How can I create a callback that has access to the model created in the trainable function?

Hey @Patrickens, does this sort of approach work for you? It should let you access the model after each trial completes.

class CustomCallback(Callback):
    def on_trial_complete(self, iteration, trials, trial):
        checkpoint = trial.checkpoint.to_air_checkpoint()
        model = checkpoint.to_dict()["model"]
        ... # Collect metrics about model here.


def michment_trainable(config):
    for i in range(1000):
        log_probs = i / (i + config["Km"])
        checkpoint = Checkpoint.from_dict({"model": ...})
        session.report(
            {
                "epoch": i,
                "log_probs": log_probs,
            },
            checkpoint=checkpoint,
        )
    ...

def main() -> Result:
    ...

    tuner = tune.Tuner(
        ...
        run_config=RunConfig(
            ...            
            callbacks=[CustomCallback()],
            ...
        ),
        ...
    )
    result = tuner.fit()
    return result


result = main()

Is the only way to do this via checkpointing?

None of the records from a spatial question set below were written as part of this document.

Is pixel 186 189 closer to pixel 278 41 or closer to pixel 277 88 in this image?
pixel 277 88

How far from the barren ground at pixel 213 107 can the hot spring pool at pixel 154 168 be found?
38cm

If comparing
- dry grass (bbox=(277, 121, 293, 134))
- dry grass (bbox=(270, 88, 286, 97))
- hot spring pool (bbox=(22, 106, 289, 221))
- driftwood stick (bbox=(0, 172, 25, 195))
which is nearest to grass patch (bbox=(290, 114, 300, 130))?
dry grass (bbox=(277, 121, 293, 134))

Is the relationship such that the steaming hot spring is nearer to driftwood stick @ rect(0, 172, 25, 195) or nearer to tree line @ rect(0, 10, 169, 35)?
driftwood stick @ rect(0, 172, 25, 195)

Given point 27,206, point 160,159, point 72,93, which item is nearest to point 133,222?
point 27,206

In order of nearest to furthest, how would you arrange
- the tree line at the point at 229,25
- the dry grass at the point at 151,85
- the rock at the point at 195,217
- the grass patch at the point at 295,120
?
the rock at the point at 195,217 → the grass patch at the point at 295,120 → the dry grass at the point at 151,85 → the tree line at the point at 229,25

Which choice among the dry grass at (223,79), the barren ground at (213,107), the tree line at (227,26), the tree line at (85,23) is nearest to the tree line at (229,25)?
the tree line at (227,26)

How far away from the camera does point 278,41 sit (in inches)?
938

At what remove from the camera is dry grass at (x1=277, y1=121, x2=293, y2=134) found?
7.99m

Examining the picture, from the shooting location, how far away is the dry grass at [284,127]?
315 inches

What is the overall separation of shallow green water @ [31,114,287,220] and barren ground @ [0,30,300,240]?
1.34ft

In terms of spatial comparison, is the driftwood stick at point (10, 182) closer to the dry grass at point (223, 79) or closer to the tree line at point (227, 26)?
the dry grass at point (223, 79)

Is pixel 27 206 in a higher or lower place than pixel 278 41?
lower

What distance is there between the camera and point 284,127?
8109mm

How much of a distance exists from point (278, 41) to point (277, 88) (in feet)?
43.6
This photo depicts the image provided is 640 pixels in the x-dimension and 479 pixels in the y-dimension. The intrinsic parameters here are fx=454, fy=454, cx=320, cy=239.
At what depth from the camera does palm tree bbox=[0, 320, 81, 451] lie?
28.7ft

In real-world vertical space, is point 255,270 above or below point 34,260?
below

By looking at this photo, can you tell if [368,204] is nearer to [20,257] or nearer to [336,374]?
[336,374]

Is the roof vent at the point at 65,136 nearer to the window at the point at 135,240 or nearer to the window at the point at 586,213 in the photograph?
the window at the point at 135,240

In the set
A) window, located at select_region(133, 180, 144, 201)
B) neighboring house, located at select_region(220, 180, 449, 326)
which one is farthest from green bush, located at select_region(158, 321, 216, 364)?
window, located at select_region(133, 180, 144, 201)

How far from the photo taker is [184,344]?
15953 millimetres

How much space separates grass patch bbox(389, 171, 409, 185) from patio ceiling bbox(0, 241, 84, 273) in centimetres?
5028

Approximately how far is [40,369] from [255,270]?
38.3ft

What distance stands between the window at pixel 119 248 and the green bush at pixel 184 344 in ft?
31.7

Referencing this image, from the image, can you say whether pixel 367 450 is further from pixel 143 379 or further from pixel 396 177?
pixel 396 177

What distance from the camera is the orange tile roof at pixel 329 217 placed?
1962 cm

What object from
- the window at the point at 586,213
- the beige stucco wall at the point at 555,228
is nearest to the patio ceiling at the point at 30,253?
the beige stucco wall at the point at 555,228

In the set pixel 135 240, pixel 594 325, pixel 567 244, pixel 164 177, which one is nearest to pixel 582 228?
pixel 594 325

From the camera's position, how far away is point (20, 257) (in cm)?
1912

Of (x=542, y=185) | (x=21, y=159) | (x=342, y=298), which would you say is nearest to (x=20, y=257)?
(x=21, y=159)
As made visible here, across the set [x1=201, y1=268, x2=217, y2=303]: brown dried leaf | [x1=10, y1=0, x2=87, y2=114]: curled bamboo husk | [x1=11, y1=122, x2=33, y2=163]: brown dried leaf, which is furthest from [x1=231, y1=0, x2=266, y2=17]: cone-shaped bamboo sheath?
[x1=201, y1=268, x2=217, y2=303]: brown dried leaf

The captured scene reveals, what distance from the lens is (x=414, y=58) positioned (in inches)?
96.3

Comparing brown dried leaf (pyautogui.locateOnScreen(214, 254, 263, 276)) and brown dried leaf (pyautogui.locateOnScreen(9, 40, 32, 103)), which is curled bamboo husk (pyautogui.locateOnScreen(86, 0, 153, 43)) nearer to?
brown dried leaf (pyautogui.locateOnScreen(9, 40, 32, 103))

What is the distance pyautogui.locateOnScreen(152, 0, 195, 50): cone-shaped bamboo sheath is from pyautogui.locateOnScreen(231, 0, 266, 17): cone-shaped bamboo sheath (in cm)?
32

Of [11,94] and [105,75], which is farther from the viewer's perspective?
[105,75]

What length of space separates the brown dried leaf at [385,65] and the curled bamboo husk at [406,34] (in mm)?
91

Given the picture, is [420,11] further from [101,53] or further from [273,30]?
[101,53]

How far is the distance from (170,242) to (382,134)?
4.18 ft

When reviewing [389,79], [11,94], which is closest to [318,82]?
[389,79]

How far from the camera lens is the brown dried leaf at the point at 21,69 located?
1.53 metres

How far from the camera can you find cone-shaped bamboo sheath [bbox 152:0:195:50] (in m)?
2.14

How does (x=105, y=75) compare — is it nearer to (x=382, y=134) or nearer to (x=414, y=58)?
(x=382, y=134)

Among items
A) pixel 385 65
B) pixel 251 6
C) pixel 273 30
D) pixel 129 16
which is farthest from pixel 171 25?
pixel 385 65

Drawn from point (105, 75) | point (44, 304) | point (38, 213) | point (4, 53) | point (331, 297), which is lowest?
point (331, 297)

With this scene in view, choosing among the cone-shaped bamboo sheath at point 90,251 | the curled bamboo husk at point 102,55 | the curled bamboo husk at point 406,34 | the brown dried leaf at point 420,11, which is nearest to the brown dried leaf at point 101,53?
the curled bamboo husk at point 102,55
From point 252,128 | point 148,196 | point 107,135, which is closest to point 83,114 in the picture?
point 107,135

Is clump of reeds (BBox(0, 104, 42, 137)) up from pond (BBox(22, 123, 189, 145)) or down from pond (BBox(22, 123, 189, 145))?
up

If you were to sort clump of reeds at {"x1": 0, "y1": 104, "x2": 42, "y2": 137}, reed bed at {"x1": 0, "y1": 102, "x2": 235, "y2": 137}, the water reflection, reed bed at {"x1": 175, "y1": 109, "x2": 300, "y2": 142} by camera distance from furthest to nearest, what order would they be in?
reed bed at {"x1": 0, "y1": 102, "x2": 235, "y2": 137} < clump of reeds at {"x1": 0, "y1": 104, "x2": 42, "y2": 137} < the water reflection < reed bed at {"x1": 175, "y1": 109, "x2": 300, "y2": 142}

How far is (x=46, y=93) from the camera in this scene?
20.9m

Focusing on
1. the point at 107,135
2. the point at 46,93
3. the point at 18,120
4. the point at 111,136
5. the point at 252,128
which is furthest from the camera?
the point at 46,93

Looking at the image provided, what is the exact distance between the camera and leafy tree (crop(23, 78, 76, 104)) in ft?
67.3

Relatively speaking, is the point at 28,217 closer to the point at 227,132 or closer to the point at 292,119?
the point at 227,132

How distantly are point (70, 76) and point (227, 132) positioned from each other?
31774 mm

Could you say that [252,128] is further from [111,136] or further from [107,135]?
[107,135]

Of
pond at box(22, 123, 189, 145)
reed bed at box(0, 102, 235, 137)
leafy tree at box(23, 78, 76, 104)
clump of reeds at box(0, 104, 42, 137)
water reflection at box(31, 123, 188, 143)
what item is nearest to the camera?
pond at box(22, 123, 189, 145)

I think so. Even if there are other approaches, I figure checkpointing is the cleanest approach.

How would I create a checkpoint for a converged trial?

on_trial_complete is called for every completed trial, including the ones that stopped early. As far as I know, there’s no way to know if a trial stopped because of convergence or early stopping. cc @kai @justinvyu do know of any way to achieve this?

1 Like

For every converged trial (not one that stops after the grace-period in TrialPlateauStopper or after max_t in ASHAScheduler), …

Actually @Patrickens, could you tell me more about what you mean by this? Like, are you referring to trials that reach 1000 epochs? Or trials that plateau? Or something else?

I mean that I dont want to run the call-back for Trials that terminated after satisfying only the grace-period and are then terminated or that ran to 1000 epochs without converging. This is because the callback is a very expensive operation.

Basically, I am training a model that generates posterior distributions. In the callback, I want to assess the quality of these distributions using some calibration metrics (read about the metrics here Simulation-based calibration - sbi).

Running the calibration metrics takes some minutes, so I would like to run this as little as possible.